:: Excerpted text ::

# Last Couple of Trips – February 2011



## HaMm3r (Dec 11, 2006)

As Thingfish mentioned, it seems like there haven’t been a lot of reports this past month, and a little bit of that is my fault for not sharing. After the stellar black drum day I had at the beginning of February, I just didn’t bother posting the lesser outings. So here they are, but don’t expect much… :


2-18 – Scottsmoor Drum/Trout

Headed over to Scottsmoor to see if I could get on the black drum again. It was a beautiful, calm, sunny day and I did find the drum school fairly quickly. Unfortunately, they weren’t behaving like last time at all. They were barely tailing, seemed very spooky and refused to eat anything I and a couple other boats threw at them. (Three other Gheenoes besides mine.)


Eventually I got fed up with them and went to see if I could find a trout or two, and that’s exactly what I ended up with.










2-28 – St. Johns/Econ Shad on Fly

Yesterday I decided to try my luck at catching a shad on fly, since the annual shad run has been supposedly going on these past few weeks. Now, let me just say that I’ve never tried this before and this was all new water to me, so that’s my excuse for the rest of the report.

:::
:: Data extract ::

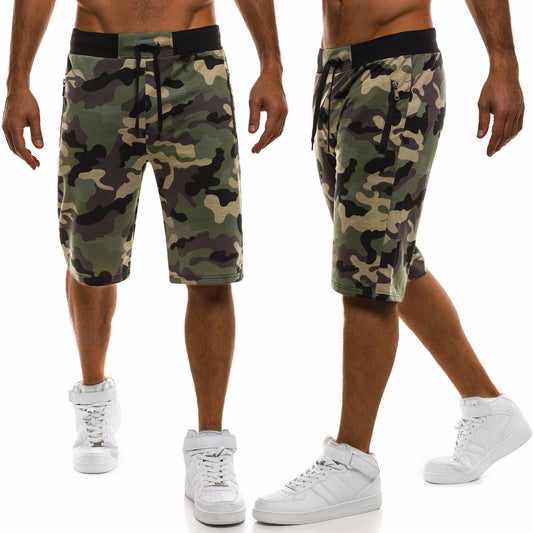 Shorts Sports Fitness Five-Point Pants for mens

:::

▶ Exercise goal
Do these statements agree with the fishing report above? Answer yes or no for each, quoting the words of the report that decide it.
1. On the 2-18 trip, the drum school was tailing actively and feeding.
2. Three Gheenoes besides the writer's were at Scottsmoor that day.
3. The writer had fished for shad on fly before the 2-28 trip.

▶ Your response
1. No: "They were barely tailing, seemed very spooky and refused to eat anything"
2. Yes: "(Three other Gheenoes besides mine.)"
3. No: "I’ve never tried this before and this was all new water to me"